わたしは小学生~高校生の頃、将棋狂だった。
将棋の相手を求めて、色々な将棋会館をわたり歩いたのも懐かしき思ひ出。
江戸時代、将棋は単なる遊戯ではなかった。
大橋宗桂を祖とする家元制度が整えられ、将棋は一つの文化として磨かれていった。
初代 大橋宗桂は最初の将棋名人(一世名人)で、織田信長、豊臣秀吉、徳川家康といった天下人に将棋の実力で仕えた。現在の「名人」という言葉のルーツは大橋宗桂にある。囲碁の家元・本因坊算砂と指した将棋の記録(棋譜)が現存する世界最古の将棋の棋譜で、後陽成天皇へ献上した公式な詰将棋集も最古。
その歴史をたどる漫画(『宗桂 〜飛翔の譜〜』(作画:星野泰視 / 監修:渡辺明))を読むと、盤上の勝負の背後に、
日本人が「考えること」そのもの
を文化として育ててきた時間が見えてくる。




私も、中学生時代の将棋大会で、江戸時代の棋譜を指して将棋記者から驚かれたことがある(当時の熊本日日新聞にも載った)。当時の大スター羽生さんの棋譜だけではなく、江戸時代の大橋宗桂の棋譜からも学んでいたからである。

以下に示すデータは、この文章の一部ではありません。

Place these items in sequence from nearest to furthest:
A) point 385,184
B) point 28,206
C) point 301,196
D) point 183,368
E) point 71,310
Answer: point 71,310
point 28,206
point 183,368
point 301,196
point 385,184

将棋が教育にも優れているのではないかと思うのは、単に先を読む力が身につくからではない。
一手を考えるとは、自分が最初に思いついた答えをいったん疑うことである。
「この手しかない」と決めつけず、別の手を読む。
弱そうに見える手、常識外れに思える手、相手が指すはずがないと思う手にまで可能性を開いておく。
それは、偏見を捨てる訓練でもある。

さらに将棋では、自分の考えだけでは勝てない。相手の立場に入り、「相手ならどう考えるか」を想像し続ける必要がある。
つまり盤上では、あらゆる選択肢に可能性を見いだし、あらゆる可能性に敬意を払うという哲学的な営みが繰り返されている。
AIが最善手を瞬時に示す時代だからこそ、子どもには、答えそのものよりも「なぜ、この一手なのか」と考える時間が必要なのだと思う。
将棋とは勝敗を競うゲームである以上に、世界にはいつも、自分にはまだ見えていない一手があることを学ぶための、小さな哲学なのかもしれない。
子どもに将棋を教えながら、同時に自分も子ども時代の記憶を取り戻す旅をしている。